>> START Passage provided

Most movies we step into the theater for, even those of interconnected universes like Shazam or Wonder Woman, require very little knowledge of those connections. But Endgame is the centerpiece of a complex web that would intimidate a Spider-Man from any corner of the Spider-Verse. Characters from more than 20 movies released across 11 years come together in this movie to sew up a decade of storylines and character relationships. Endgame asks for a lot of commitment from its viewers, and rewards that decade of investment by bringing everyone in the MCU together for a story that not only ties up the core story we’ve been working toward for seven of those ten years, but does it really well – and does it while being a completely unprecedented media creation.
Expect spoilers. Spoilers are inevitable. Let’s start without spoilers – but I’ll label where you should hop off with a big picture of Thanos that you can stop at.
Endgame has three jobs: Make sure Infinity War still matters at the end of Endgame. Give us a satisfying ending to the Avengers’ core team. Give us some indication that the Marvel Cinematic Universe has a future after this.
In all three categories, I’d call Endgame a resounding success. Careful decisions in the first two acts of the movie help ensure that the Snappening will have consequences for years to come and that we see what it’s done to the survivors we care most about. We watch how frustrated Tony is as the vision Wanda showed him in Age of Ultron has come true – the super-genius with the ultimate savior complex couldn’t save anyone, let alone himself. Cap, the ultimate protector, couldn’t protect anyone. His optimism is cracked for what might be the first time ever. Even Thor is beaten down as his encounter with Thanos has left him questioning his very power. We wallow with them in that for a while before things start to look up. And even then, the solution we all know they’re going to find isn’t a perfect fix, and that fix will guarantee consequences for years to come for the MCU itself and the characters within it.
The movie also has to put a satisfying cap on the stories of all the core Avengers – Tony, Cap, and Thor especially, but also Hulk, Black Widow, and Hawkeye, too. We get that, too. We get happy and sad endings where it’s appropriate, and bittersweet ones, too. Other characters don’t have endings, because they have more to do or will work well as supporting cast members in future Marvel projects. But unless I start nitpicking – which I will in the spoilers section – I think that, again the Russo brothers, their writers, and the Marvel Studios team got this much more right than wrong.
And what about the future of the MCU? Endgame is not an advertisement for future movies in the Marvel universe. There’s no post-credits stinger. But we see characters passing torches and finally sitting down and resting. It has the sense of continuity that has made Marvel movies both so enjoyable and so much work over the last decade without feeling like it’s getting me ready for a next thing in particular. It’s not racing toward a finish line because it is the finish line.

>> END Passage provided
>> START Material

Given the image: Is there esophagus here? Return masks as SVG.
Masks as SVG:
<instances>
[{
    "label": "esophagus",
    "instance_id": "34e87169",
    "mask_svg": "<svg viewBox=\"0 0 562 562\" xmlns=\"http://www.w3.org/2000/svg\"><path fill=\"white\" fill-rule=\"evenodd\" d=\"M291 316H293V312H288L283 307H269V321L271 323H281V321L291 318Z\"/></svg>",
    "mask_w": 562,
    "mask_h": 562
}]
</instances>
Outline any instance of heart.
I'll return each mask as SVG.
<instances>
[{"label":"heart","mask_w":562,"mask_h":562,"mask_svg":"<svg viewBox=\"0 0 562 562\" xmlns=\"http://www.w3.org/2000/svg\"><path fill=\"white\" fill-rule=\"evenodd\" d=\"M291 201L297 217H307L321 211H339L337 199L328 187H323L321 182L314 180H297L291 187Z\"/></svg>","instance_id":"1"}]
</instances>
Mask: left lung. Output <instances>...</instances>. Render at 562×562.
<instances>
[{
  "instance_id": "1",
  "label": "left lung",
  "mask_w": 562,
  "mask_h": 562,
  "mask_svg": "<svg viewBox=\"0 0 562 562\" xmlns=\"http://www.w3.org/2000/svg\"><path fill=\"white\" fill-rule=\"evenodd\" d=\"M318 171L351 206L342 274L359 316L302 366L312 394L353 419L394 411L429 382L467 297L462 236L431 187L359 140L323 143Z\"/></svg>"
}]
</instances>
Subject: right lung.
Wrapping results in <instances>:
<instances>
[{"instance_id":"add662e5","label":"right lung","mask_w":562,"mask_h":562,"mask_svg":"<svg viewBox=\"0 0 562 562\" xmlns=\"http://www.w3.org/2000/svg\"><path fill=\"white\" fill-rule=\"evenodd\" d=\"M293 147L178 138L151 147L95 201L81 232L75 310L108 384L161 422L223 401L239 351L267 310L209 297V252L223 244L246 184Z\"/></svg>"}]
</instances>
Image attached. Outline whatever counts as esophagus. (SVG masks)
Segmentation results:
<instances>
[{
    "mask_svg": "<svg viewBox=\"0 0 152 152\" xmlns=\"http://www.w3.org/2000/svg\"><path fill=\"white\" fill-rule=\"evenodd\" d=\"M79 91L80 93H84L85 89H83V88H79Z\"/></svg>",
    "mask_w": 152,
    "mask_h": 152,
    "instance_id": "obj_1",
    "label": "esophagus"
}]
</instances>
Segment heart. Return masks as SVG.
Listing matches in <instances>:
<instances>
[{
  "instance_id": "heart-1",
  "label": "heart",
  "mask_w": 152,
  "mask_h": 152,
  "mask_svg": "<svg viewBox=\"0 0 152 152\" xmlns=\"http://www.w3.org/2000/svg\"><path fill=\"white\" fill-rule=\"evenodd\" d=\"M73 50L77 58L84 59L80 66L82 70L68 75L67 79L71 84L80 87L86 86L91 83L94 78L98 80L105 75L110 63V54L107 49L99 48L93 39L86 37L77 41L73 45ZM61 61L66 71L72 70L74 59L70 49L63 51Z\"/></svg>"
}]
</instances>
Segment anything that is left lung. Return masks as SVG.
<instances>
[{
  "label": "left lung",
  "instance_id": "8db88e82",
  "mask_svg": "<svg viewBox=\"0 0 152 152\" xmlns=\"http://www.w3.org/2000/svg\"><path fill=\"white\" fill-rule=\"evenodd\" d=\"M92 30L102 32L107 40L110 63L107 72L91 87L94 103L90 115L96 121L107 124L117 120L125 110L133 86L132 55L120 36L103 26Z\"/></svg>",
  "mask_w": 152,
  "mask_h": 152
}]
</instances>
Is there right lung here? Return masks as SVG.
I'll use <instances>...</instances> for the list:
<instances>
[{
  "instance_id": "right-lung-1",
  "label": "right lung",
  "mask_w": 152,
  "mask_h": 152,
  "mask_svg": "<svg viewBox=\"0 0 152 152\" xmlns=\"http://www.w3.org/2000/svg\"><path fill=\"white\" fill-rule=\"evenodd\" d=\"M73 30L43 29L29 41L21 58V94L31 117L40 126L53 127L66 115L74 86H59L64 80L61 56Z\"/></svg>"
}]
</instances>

>> END Material

Requests »
• a. Name every core Avenger that the Endgame review says the movie must give a satisfying ending to.
• b. Please duplicate the part of the Endgame review that opens with the words containing "The movie also" and closes with "right than wrong.".

Exercise answers »
• a. Tony, Cap, Thor, Hulk, Black Widow, Hawkeye

• b.
The movie also has to put a satisfying cap on the stories of all the core Avengers – Tony, Cap, and Thor especially, but also Hulk, Black Widow, and Hawkeye, too. We get that, too. We get happy and sad endings where it’s appropriate, and bittersweet ones, too. Other characters don’t have endings, because they have more to do or will work well as supporting cast members in future Marvel projects. But unless I start nitpicking – which I will in the spoilers section – I think that, again the Russo brothers, their writers, and the Marvel Studios team got this much more right than wrong.